(Entries about spatial positioning)
╔══

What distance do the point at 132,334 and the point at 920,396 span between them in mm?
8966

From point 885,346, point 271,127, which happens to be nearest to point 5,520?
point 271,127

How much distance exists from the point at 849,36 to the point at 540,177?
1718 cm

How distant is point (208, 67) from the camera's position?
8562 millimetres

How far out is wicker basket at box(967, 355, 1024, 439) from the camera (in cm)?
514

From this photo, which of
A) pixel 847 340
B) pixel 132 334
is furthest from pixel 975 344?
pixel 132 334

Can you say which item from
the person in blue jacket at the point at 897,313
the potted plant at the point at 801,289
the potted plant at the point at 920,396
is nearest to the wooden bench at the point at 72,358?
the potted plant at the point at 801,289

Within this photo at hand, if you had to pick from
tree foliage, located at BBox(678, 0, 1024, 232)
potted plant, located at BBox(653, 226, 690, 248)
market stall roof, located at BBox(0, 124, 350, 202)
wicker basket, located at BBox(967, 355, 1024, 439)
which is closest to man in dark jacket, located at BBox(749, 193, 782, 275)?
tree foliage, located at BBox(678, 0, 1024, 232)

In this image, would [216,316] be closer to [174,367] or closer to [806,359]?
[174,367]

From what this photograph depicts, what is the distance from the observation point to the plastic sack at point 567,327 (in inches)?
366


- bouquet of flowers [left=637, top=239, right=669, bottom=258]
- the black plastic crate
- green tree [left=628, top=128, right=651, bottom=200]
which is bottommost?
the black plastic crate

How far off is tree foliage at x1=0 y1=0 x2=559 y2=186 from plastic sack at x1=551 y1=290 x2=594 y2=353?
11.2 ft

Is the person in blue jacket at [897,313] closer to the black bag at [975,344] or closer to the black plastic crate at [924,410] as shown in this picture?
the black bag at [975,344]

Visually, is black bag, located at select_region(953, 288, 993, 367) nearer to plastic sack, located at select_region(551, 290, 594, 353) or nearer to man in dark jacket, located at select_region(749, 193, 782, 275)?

╚══

Copy out each of the rows above word for word.

**FINISHED EXERCISE:**
What distance do the point at 132,334 and the point at 920,396 span between them in mm?
8966

From point 885,346, point 271,127, which happens to be nearest to point 5,520?
point 271,127

How much distance exists from the point at 849,36 to the point at 540,177?
1718 cm

How distant is point (208, 67) from the camera's position?
8562 millimetres

How far out is wicker basket at box(967, 355, 1024, 439) from the camera (in cm)?
514

From this photo, which of
A) pixel 847 340
B) pixel 132 334
is furthest from pixel 975 344?
pixel 132 334

Can you say which item from
the person in blue jacket at the point at 897,313
the potted plant at the point at 801,289
the potted plant at the point at 920,396
is nearest to the wooden bench at the point at 72,358?
the potted plant at the point at 801,289

Within this photo at hand, if you had to pick from
tree foliage, located at BBox(678, 0, 1024, 232)
potted plant, located at BBox(653, 226, 690, 248)
market stall roof, located at BBox(0, 124, 350, 202)
wicker basket, located at BBox(967, 355, 1024, 439)
which is closest to man in dark jacket, located at BBox(749, 193, 782, 275)?
tree foliage, located at BBox(678, 0, 1024, 232)

In this image, would [216,316] be closer to [174,367] or closer to [806,359]?
[174,367]

From what this photograph depicts, what is the distance from the observation point to the plastic sack at point 567,327 (in inches)?
366


- bouquet of flowers [left=637, top=239, right=669, bottom=258]
- the black plastic crate
- green tree [left=628, top=128, right=651, bottom=200]
which is bottommost?
the black plastic crate

How far off is tree foliage at x1=0 y1=0 x2=559 y2=186 from plastic sack at x1=551 y1=290 x2=594 y2=353?
11.2 ft

Is the person in blue jacket at [897,313] closer to the black bag at [975,344] or closer to the black plastic crate at [924,410] as shown in this picture?
the black bag at [975,344]

Visually, is black bag, located at select_region(953, 288, 993, 367) nearer to plastic sack, located at select_region(551, 290, 594, 353) or nearer to man in dark jacket, located at select_region(749, 193, 782, 275)?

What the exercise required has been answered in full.